(Records from a data collection)
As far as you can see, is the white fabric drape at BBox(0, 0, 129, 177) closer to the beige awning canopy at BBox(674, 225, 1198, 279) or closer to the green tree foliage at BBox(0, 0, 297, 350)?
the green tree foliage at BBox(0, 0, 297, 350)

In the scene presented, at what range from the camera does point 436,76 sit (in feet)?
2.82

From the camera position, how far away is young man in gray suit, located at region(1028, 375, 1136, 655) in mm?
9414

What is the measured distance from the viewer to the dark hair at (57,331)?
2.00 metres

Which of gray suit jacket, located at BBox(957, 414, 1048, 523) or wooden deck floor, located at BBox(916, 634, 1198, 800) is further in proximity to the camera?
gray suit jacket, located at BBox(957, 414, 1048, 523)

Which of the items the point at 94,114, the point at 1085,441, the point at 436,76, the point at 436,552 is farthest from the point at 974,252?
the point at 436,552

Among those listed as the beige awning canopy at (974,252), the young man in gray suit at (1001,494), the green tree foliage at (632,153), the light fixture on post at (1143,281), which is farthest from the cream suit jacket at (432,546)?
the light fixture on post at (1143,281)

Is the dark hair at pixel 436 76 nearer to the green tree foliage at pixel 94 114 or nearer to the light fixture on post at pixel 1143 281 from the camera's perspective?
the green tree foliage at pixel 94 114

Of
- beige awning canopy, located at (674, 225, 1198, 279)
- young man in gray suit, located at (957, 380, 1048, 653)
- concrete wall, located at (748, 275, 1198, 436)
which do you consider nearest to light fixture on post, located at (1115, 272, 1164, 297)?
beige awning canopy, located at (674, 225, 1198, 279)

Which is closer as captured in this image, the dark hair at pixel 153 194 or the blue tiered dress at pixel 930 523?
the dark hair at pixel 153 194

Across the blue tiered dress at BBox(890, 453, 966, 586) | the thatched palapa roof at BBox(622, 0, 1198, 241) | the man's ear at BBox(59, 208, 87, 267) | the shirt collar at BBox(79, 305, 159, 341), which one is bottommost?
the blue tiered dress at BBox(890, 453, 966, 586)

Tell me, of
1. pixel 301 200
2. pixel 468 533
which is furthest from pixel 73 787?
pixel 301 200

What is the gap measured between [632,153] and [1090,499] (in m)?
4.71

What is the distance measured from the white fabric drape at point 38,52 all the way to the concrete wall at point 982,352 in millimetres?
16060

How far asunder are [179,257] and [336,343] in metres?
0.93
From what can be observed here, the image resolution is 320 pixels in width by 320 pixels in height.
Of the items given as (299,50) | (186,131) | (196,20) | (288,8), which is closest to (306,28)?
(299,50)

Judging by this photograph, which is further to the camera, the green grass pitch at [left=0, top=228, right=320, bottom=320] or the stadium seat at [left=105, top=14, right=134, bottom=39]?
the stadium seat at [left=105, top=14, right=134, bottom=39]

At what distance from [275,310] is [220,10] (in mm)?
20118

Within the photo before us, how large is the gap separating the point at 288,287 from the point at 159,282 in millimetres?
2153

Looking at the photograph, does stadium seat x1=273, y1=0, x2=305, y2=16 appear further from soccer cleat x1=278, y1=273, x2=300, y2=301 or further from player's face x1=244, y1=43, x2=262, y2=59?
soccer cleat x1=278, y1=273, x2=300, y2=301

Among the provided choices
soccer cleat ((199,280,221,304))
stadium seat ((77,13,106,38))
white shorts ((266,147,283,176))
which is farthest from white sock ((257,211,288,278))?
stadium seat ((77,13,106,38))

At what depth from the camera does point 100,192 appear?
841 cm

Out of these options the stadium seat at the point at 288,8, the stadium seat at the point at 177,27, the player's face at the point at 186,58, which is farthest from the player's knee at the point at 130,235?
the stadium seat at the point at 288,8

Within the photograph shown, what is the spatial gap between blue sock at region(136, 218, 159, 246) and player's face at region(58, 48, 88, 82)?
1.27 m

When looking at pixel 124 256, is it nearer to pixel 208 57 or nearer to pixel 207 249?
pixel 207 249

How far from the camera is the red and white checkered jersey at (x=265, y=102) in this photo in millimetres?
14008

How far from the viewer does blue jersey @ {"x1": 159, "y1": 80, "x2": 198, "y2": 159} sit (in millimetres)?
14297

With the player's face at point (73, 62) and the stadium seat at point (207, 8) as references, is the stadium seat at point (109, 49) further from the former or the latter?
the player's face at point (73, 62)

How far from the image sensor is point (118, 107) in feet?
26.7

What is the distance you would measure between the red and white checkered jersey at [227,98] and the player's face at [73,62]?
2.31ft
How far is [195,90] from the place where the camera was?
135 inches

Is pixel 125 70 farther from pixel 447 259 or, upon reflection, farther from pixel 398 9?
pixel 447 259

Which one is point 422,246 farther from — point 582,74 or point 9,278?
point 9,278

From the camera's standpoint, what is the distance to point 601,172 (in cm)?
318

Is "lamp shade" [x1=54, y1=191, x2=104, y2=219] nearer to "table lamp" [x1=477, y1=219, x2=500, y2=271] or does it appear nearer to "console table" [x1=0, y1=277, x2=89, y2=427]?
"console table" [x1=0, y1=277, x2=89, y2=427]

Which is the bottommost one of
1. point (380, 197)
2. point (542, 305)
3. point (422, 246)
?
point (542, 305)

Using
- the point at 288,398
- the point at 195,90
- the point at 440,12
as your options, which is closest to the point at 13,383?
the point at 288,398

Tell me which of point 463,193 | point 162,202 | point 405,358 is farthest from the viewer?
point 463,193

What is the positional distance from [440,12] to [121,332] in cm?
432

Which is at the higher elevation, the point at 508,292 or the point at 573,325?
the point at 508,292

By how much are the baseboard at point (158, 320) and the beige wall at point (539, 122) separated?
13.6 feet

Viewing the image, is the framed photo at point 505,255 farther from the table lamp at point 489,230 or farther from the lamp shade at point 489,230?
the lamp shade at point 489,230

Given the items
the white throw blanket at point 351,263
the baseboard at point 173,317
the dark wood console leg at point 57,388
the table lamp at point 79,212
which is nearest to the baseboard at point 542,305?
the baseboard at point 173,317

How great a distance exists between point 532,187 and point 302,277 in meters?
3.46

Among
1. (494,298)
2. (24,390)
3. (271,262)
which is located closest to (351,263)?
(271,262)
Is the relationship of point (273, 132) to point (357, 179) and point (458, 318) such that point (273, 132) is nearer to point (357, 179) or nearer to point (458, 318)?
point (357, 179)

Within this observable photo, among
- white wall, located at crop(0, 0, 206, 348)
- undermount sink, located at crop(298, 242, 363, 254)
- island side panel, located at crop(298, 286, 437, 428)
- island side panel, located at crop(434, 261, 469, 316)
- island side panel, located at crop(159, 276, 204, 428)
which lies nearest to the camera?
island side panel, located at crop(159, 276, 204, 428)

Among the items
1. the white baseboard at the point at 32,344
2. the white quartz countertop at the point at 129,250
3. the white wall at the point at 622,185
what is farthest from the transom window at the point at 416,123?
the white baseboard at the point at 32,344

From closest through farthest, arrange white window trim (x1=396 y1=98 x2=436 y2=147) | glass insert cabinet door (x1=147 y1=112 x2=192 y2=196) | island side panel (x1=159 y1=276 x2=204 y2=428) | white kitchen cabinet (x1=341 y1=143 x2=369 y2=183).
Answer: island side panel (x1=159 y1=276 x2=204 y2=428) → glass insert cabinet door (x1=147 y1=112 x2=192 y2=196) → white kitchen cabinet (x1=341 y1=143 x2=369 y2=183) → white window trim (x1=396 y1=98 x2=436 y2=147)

• [Exercise aim]:
For this exercise, please retype exactly the lines in the listing from the line with "How great a" through its last line, both ends included.

• [Answer to the exercise]:
How great a distance exists between point 532,187 and point 302,277 in meters?
3.46

Among
1. (494,298)
2. (24,390)
3. (271,262)
which is located closest to (351,263)?
(271,262)
Is the relationship of point (273, 132) to point (357, 179) and point (458, 318) such that point (273, 132) is nearer to point (357, 179) or nearer to point (458, 318)?
point (357, 179)

Within this observable photo, among
- white wall, located at crop(0, 0, 206, 348)
- undermount sink, located at crop(298, 242, 363, 254)
- island side panel, located at crop(298, 286, 437, 428)
- island side panel, located at crop(434, 261, 469, 316)
- island side panel, located at crop(159, 276, 204, 428)
which lies nearest to the camera?
island side panel, located at crop(159, 276, 204, 428)

Among the items
1. the white baseboard at the point at 32,344
2. the white quartz countertop at the point at 129,250
3. the white wall at the point at 622,185
what is farthest from the transom window at the point at 416,123?
the white baseboard at the point at 32,344

From closest through farthest, arrange white window trim (x1=396 y1=98 x2=436 y2=147) | glass insert cabinet door (x1=147 y1=112 x2=192 y2=196) | island side panel (x1=159 y1=276 x2=204 y2=428) | white kitchen cabinet (x1=341 y1=143 x2=369 y2=183).
Answer: island side panel (x1=159 y1=276 x2=204 y2=428) → glass insert cabinet door (x1=147 y1=112 x2=192 y2=196) → white kitchen cabinet (x1=341 y1=143 x2=369 y2=183) → white window trim (x1=396 y1=98 x2=436 y2=147)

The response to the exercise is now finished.